EXTRAIT À LIRE |
★ ★ ★

The Times a également révélé qu’avant le début des bombardements de l’OTAN sur la Yougoslavie,
“de nombreux téléphones satellites et systèmes de localisation GPS” de la KVM ont été “remis en secret à l’UCK, afin que les commandants de la guérilla puissent rester en contact avec l’OTAN et Washington” tout au long de la campagne. L’opération allait jusqu’à permettre à “plusieurs dirigeants de l’UCK”
d’avoir en leur possession le numéro de téléphone portable du général américain Wesley Clark, qui supervisait les bombardements. De plus, les informations recueillies par l’OSCE durant sa mission au Kosovo ont joué un rôle crucial dans la planification de cette opération destructrice.
Durant le procès du dirigeant yougoslave Slobodan Milosevic devant le Tribunal pénal international pour l’ex-Yougoslavie, de nombreux témoins de la défense et de l’accusation – dont d’anciens membres de l’OSCE – ont témoigné du rôle néfaste joué par la KVM dans la préparation du bombardement de Belgrade par l’OTAN. Un colonel de l’armée yougoslave, souffrant de graves problèmes de santé dus à l’utilisation illégale d’uranium appauvri par l’OTAN pendant la campagne, a donné des informations détaillées sur la manière dont les membres de la Mission repéraient régulièrement et intensivement les installations militaires yougoslaves, prenant des notes exhaustives à chaque étape :
“L’armée de l’air de l’OTAN disposait de données [de ciblage] très précises qui ont été accumulées en 1998 et 1999 précisément par les membres de la commission de vérification… [La KVM] venait très souvent, très fréquemment, visiter [ma] caserne… Je les ai surpris à plusieurs reprises en train de prendre les coordonnées des installations et des points de repère et de dessiner des cartes du réseau de communication, et ils étaient bien entraînés… Il y avait beaucoup d’officiers à la retraite. Ils disposaient d’excellentes cartes, de cartes satellites. Ils avaient des GPS… pour repérer automatiquement les coordonnées dans l’espace au-dessus du territoire”.

★ ★ ★

DONNÉES À EXAMINER |

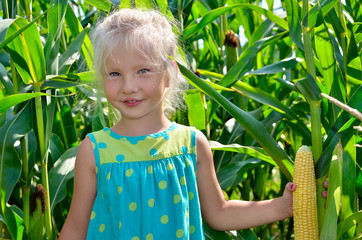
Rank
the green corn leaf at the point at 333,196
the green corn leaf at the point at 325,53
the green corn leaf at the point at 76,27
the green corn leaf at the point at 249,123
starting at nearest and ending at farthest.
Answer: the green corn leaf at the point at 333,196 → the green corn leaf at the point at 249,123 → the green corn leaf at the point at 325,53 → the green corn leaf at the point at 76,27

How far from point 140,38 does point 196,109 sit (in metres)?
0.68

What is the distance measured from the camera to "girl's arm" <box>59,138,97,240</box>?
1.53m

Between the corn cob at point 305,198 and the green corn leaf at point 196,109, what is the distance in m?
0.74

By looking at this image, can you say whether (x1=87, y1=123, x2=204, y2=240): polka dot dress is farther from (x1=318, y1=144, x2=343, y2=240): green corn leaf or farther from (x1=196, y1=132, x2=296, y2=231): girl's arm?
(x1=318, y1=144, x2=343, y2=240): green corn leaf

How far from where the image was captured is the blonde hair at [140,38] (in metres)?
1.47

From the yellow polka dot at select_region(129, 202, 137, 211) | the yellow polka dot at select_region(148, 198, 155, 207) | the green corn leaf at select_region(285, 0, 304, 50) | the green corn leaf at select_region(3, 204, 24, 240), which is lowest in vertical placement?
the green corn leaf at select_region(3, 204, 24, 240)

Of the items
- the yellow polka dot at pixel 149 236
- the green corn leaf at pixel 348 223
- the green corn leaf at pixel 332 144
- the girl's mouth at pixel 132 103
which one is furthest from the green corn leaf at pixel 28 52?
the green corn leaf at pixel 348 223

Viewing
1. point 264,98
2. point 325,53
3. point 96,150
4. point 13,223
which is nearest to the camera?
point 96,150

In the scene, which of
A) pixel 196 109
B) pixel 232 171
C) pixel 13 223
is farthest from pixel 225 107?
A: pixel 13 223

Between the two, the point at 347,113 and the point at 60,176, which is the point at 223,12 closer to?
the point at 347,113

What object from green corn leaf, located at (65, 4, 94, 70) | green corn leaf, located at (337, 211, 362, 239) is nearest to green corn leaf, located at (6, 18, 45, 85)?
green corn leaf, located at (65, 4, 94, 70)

★ ★ ★

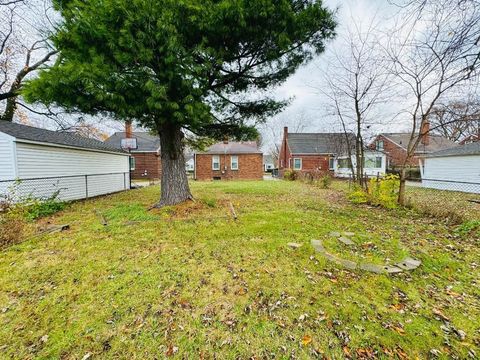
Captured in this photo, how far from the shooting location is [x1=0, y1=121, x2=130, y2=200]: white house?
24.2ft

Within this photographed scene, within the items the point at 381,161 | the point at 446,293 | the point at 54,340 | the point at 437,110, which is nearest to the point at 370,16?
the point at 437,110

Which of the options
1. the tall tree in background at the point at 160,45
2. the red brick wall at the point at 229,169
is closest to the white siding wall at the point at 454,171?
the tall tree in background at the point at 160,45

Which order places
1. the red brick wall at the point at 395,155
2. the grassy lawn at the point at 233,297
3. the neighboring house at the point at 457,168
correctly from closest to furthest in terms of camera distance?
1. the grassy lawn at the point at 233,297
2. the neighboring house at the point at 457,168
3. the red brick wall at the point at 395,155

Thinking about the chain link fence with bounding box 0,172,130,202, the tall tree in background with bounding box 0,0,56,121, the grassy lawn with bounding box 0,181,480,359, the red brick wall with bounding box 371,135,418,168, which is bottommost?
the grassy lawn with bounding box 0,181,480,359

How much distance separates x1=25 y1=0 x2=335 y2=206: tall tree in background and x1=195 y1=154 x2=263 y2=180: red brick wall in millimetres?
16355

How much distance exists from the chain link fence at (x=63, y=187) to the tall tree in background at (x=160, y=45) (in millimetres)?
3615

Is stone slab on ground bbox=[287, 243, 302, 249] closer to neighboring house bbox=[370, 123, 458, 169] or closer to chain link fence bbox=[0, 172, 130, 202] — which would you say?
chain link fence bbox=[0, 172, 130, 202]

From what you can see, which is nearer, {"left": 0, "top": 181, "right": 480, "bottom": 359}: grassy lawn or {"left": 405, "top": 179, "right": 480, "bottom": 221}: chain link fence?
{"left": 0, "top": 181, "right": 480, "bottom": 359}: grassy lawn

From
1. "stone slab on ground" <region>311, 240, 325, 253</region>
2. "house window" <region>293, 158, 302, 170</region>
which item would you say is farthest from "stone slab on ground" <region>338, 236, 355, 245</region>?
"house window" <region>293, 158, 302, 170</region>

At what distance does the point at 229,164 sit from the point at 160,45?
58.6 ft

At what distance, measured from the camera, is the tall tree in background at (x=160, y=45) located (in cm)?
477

★ ★ ★

ACTIVITÉ | Poursuivez la rédaction de l'extrait sur la mission de vérification au Kosovo, à partir de sa dernière phrase. Ces enregistrements constituent un matériau distinct de l'extrait sur la mission de vérification au Kosovo.

RÉPONSE PROPOSÉE |
“Des preuves directes”
Avance rapide jusqu’en mars 2014, où des observateurs de l’OSCE ont été déployés en Ukraine, alors que le sud et l’est du pays sombraient dans la guerre civile à la suite du coup d’État de Maidan orchestré par l’Occident. Leur présence et leur rôle dans le conflit n’ont pratiquement jamais été reconnus par les médias grand public au cours de leurs huit années passées sur le terrain. Ils ont été retirés en mars 2022, à la suite du déclenchement d’un conflit par procuration total dans le pays un mois auparavant.
On pourrait supposer que l’omerta médiatique sur les activités de l’OSCE dans le Donbass découle de ce que leurs observations contredisaient complètement la position officielle de plusieurs gouvernements occidentaux, de leurs armées et de leurs services du renseignement, ainsi que celle de l’Ukraine et des médias occidentaux. À savoir que la guerre civile dans le Donbass n’était pas une invasion russe, mais la répression brutale de Kiev contre la population russophone de la région. En octobre 2018, Alexander Hug, chef adjoint de la mission locale de l’OSCE, a été interrogé par le magazine Foreign Policy sur la “position officielle de son agence concernant l’implication de la Russie”.
Hug a répondu que l’OSCE n’a vu “aucune preuve directe” de cela. L’article a ensuite été mis à jour, Hug ayant révisé sa réponse : il affirmait que des observateurs auraient en fait été témoins des “convois” de nature indéterminée “entrant et sortant d’Ukraine” pendant la nuit, de “types spécifiques d’armes”, de prisonniers russes présumés en détention et d’individus portant des vestes “avec l’insigne de la Fédération de Russie”. Il a néanmoins souligné que ces articles peuvent être achetés “n’importe où” et qu’il a également vu des vêtements militaires portant les insignes de “l’Allemagne, de l’Espagne et d’autres pays” dans le Donbass.
Il ne serait pas surprenant que ces maigres informations aient été fournies à Foreign Policy par Hug sous la contrainte d’acteurs inconnus. Néanmoins, sa réponse initiale spontanée est d’autant plus remarquable, puisque’il est désormais évident que la mission de l’OSCE en Ukraine a été fortementcompromise et infiltrée. Non seulement ses observateurs n’ont pas signalé les graves violations du cessez-le-feu commises par Kiev, mais ils ont également fourni des informations sensibles à l’OTAN et aux forces ukrainiennes.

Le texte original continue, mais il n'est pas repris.